REQUIRED ACTION A —
Answer these questions from the passage on police funding, one answer per line, each marked like its question:
(i) What percentage increase for next year does the speaker say has been put in place?
(ii) Which constituency does Mr. Ruffley represent?
(iii) Since what point has there been no change to rule 2 grants?
REQUIRED ACTION B —
In the passage on police funding, switch "spending review" to "budget period" and write out the part that begins at the words "There has been" and stops after "use that resource.".

PASSAGE TO READ —
• • • • •

Indeed, I would be interested to hear from the hon. Member for Bury St. Edmunds (Mr. Ruffley) about whether, in what I would obviously see as the unlikely event of a change of Government, he will commit himself to the 2.5 per cent. increase that we have put in place for next year, whether he will support that funding for police community support officers, and whether he will support the ring-fencing of that funding, because those are crucial matters that will form part of our debate between now and whenever my right hon. Friend the Prime Minister calls the general election. We want to look at the funding formula review, and we will do so shortly. I hope that we will be in a position to do that in the next 12 months.
There has been no change to rule 2 grants since the start of the current spending review, in 2008-09. Police authorities have complete flexibility on how best to use that resource.

• • • • •

SUPPLIED INFORMATION —
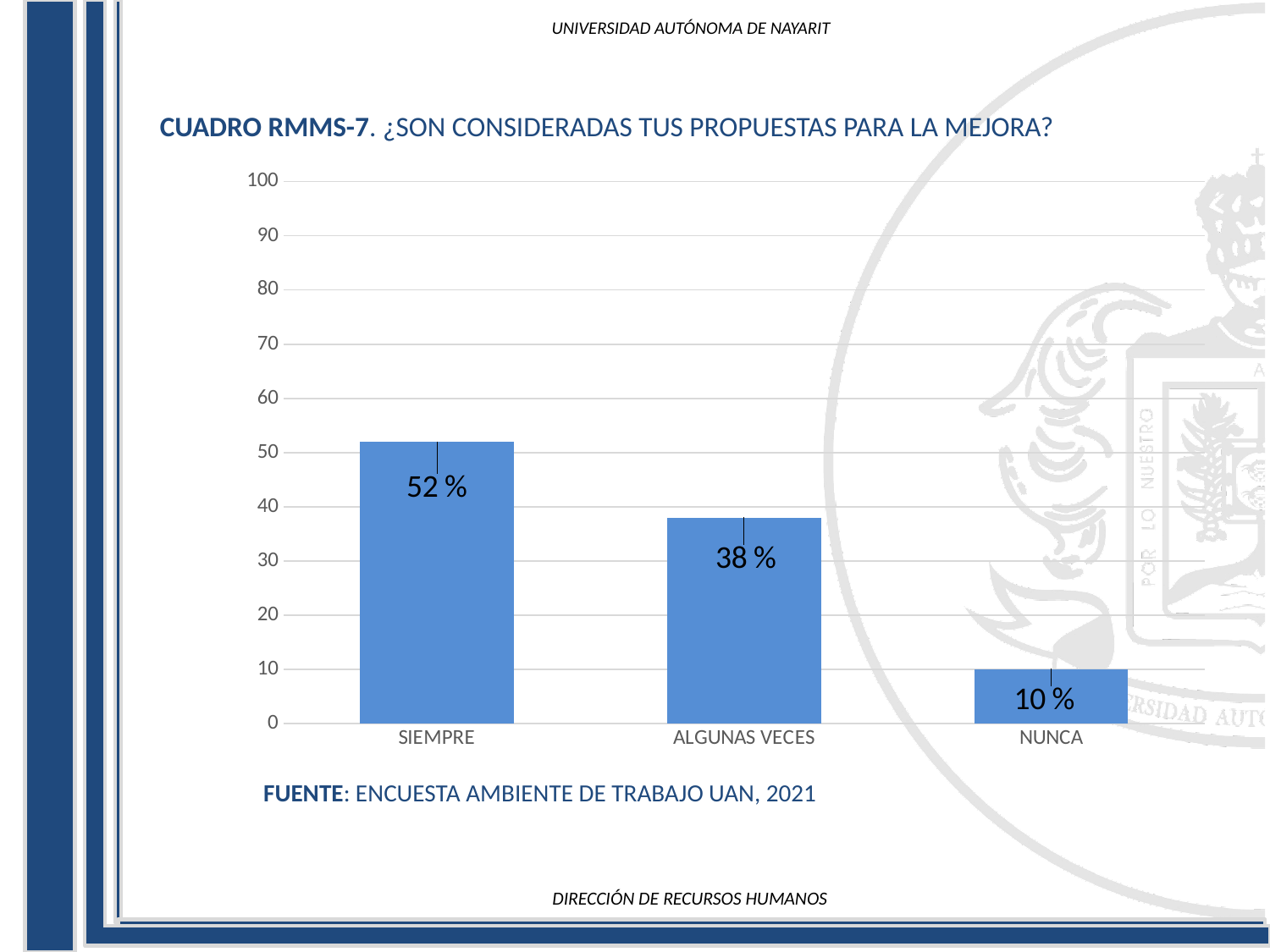
What kind of chart is shown on the slide? bar chart What is the value for NUNCA? 10 % Is the value for SIEMPRE greater or less than 50? greater What is the difference between the values for ALGUNAS VECES and NUNCA? 28 % Which category has the lowest value? NUNCA How many categories are shown on the x axis? 3 What is the difference between the values for SIEMPRE and ALGUNAS VECES? 14 % Do the values rise or fall from left to right along the x axis? fall Which category has the highest value? SIEMPRE What is the value for SIEMPRE? 52 % What is the value for ALGUNAS VECES? 38 % Which is larger, the value for ALGUNAS VECES or the value for NUNCA? ALGUNAS VECES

• • • • •

RESPONSE BOX A —
(i) 2.5 per cent.
(ii) Bury St. Edmunds
(iii) Since the start of the current spending review, in 2008-09.

RESPONSE BOX B —
There has been no change to rule 2 grants since the start of the current budget period, in 2008-09. Police authorities have complete flexibility on how best to use that resource.